[begin Data for processing]

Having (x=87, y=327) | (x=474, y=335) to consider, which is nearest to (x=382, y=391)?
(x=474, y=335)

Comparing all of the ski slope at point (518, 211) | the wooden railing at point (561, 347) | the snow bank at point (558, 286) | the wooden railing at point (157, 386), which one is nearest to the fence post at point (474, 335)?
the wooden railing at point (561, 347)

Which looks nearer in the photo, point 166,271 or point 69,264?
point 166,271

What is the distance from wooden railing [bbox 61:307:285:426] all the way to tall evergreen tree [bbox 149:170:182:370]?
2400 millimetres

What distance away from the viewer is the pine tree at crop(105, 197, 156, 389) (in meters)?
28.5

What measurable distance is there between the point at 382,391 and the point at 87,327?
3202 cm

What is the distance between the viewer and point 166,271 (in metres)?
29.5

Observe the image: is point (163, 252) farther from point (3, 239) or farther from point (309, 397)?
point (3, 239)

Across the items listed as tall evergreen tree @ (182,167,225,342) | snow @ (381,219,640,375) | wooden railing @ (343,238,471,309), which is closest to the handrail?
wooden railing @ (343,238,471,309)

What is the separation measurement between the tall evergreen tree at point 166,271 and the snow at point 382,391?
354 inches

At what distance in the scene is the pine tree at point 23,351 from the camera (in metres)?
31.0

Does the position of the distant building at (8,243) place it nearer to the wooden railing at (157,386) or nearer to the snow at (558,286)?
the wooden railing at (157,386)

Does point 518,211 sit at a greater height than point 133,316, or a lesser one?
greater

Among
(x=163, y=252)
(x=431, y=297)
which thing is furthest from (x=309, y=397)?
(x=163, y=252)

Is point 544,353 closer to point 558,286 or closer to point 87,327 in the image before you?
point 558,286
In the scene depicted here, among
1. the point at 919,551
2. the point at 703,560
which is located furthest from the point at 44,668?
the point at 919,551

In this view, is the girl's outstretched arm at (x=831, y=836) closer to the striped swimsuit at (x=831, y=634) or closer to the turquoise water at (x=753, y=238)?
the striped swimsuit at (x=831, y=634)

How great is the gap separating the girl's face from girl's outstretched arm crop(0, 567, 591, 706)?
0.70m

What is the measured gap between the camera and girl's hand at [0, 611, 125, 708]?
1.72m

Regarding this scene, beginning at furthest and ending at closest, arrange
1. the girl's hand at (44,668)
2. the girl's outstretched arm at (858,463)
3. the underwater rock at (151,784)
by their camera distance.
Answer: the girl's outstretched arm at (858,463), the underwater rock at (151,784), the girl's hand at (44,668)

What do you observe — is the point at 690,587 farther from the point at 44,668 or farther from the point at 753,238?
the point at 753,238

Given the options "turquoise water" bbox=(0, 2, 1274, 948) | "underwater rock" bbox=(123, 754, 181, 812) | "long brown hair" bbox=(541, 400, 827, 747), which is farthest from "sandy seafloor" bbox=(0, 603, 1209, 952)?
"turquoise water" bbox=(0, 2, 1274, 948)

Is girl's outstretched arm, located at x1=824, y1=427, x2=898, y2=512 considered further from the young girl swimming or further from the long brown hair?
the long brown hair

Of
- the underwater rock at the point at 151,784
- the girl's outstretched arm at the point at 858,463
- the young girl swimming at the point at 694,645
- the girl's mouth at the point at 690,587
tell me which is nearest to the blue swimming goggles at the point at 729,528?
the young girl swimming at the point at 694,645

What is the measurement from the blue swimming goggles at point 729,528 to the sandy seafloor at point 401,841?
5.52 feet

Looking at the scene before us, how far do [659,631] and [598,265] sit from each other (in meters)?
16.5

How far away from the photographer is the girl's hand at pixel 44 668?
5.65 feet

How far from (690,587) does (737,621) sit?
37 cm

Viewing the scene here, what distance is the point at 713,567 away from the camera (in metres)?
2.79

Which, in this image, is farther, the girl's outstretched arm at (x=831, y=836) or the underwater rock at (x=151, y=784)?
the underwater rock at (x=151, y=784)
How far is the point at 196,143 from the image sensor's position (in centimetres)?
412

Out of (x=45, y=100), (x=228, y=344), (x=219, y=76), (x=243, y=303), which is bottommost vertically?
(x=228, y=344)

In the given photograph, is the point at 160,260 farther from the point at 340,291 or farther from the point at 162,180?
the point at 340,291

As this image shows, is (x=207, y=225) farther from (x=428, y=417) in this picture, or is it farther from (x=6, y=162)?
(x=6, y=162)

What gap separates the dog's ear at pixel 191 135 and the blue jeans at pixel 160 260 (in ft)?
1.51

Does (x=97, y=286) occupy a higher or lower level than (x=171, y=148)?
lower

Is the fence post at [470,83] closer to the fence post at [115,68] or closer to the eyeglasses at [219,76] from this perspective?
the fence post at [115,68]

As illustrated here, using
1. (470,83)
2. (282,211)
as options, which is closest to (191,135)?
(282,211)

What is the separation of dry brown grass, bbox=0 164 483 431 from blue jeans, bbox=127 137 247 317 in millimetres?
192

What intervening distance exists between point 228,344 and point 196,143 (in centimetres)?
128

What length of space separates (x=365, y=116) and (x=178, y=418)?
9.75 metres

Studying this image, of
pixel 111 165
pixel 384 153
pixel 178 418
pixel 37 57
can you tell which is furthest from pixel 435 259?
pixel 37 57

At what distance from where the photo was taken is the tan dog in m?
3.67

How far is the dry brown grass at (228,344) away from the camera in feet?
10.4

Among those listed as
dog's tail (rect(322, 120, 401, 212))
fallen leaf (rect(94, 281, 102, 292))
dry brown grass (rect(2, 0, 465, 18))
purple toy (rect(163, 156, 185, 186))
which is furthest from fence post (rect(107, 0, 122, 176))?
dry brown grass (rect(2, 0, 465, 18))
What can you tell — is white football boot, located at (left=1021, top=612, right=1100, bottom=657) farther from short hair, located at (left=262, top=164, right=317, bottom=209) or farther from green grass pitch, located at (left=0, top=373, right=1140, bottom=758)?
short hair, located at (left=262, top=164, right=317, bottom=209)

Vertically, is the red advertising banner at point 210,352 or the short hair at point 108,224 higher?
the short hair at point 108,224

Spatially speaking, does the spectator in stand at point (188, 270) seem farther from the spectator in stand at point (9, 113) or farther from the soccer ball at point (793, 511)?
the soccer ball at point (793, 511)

[end Data for processing]

▸ Set problem
Can you print the rows above word for word, from the line with "Does the position" up to and including the line with "Answer: the girl's"?

▸ Correct output
Does the position of the distant building at (8,243) place it nearer to the wooden railing at (157,386) or nearer to the snow at (558,286)?
the wooden railing at (157,386)

Does point 518,211 sit at a greater height than point 133,316, or a lesser one?
greater

Among
(x=163, y=252)
(x=431, y=297)
which thing is furthest from (x=309, y=397)?
(x=163, y=252)

Is point 544,353 closer to point 558,286 or closer to point 87,327 in the image before you?
point 558,286
In the scene depicted here, among
1. the point at 919,551
2. the point at 703,560
which is located furthest from the point at 44,668?
the point at 919,551

In this view, is the girl's outstretched arm at (x=831, y=836) closer to the striped swimsuit at (x=831, y=634) or closer to the turquoise water at (x=753, y=238)?
the striped swimsuit at (x=831, y=634)

How great is the gap separating the girl's face from girl's outstretched arm crop(0, 567, 591, 706)?
0.70m

What is the measured gap between the camera and girl's hand at [0, 611, 125, 708]?
1.72m

Regarding this scene, beginning at furthest and ending at closest, arrange
1. the girl's hand at (44,668)
2. the girl's outstretched arm at (858,463)
3. the underwater rock at (151,784)
by their camera distance.
Answer: the girl's outstretched arm at (858,463), the underwater rock at (151,784), the girl's hand at (44,668)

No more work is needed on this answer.